[Scene-based reasoning records]
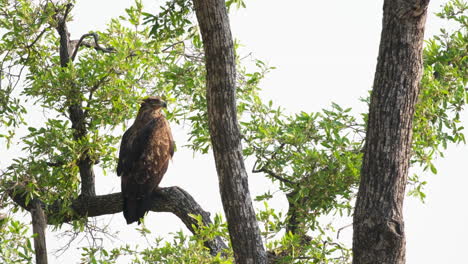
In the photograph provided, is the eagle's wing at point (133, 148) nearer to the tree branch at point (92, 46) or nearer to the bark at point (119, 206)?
the bark at point (119, 206)

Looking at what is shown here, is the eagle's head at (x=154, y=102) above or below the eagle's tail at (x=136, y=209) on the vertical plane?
above

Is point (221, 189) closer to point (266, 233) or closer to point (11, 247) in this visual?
point (266, 233)

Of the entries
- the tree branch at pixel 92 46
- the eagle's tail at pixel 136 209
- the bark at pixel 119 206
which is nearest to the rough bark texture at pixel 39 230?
the bark at pixel 119 206

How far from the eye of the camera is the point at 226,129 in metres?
6.07

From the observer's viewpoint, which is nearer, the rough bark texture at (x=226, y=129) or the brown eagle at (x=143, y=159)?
the rough bark texture at (x=226, y=129)

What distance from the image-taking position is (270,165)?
7.34m

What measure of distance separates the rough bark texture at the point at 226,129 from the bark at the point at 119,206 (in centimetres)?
141

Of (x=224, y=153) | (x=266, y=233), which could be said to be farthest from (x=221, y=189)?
(x=266, y=233)

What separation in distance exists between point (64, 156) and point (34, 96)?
939 millimetres

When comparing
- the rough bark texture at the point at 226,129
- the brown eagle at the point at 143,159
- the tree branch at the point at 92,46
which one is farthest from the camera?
the tree branch at the point at 92,46

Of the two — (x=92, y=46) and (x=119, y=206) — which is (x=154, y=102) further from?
(x=92, y=46)

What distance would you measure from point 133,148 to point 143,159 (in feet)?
0.61

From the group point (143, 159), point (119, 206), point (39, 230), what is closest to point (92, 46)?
point (143, 159)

## SET EXERCISE
Write out every one of the records above as a CSV file with the columns "prompt" and "answer," one row per record. Put each field in double quotes, turn any line breaks into spaces, and leave out the pictures.

## EXERCISE RESPONSE
prompt,answer
"In the photograph provided, is the eagle's wing at point (133, 148) nearer to the tree branch at point (92, 46) or nearer to the bark at point (119, 206)?","the bark at point (119, 206)"
"Looking at what is shown here, is the eagle's head at (x=154, y=102) above or below the eagle's tail at (x=136, y=209) on the vertical plane?","above"
"Is point (221, 189) closer to point (266, 233) or closer to point (11, 247) in this visual?","point (266, 233)"
"Of the entries - the tree branch at pixel 92 46 - the eagle's tail at pixel 136 209 - the bark at pixel 119 206 which is nearest to the rough bark texture at pixel 39 230?","the bark at pixel 119 206"
"How far from the eye of the camera is the point at 226,129 in metres?","6.07"
"From the observer's viewpoint, which is nearer, the rough bark texture at (x=226, y=129) or the brown eagle at (x=143, y=159)?","the rough bark texture at (x=226, y=129)"
"What distance from the image-taking position is (270,165)?","7.34m"
"What measure of distance separates the rough bark texture at the point at 226,129 from the bark at the point at 119,206 (in centimetres)?","141"
"Of (x=224, y=153) | (x=266, y=233), which could be said to be farthest from (x=221, y=189)?","(x=266, y=233)"
"What separation in distance exists between point (64, 156) and point (34, 96)?","939 millimetres"
"When comparing - the rough bark texture at the point at 226,129 - the brown eagle at the point at 143,159 - the tree branch at the point at 92,46 which one is farthest from the camera?","the tree branch at the point at 92,46"
"Of the two — (x=92, y=46) and (x=119, y=206) — which is (x=154, y=102) further from?","(x=92, y=46)"
"What distance would you measure from point 133,148 to point 143,159 (in feet)?","0.61"
"From the group point (143, 159), point (119, 206), point (39, 230), what is closest to point (92, 46)?","point (143, 159)"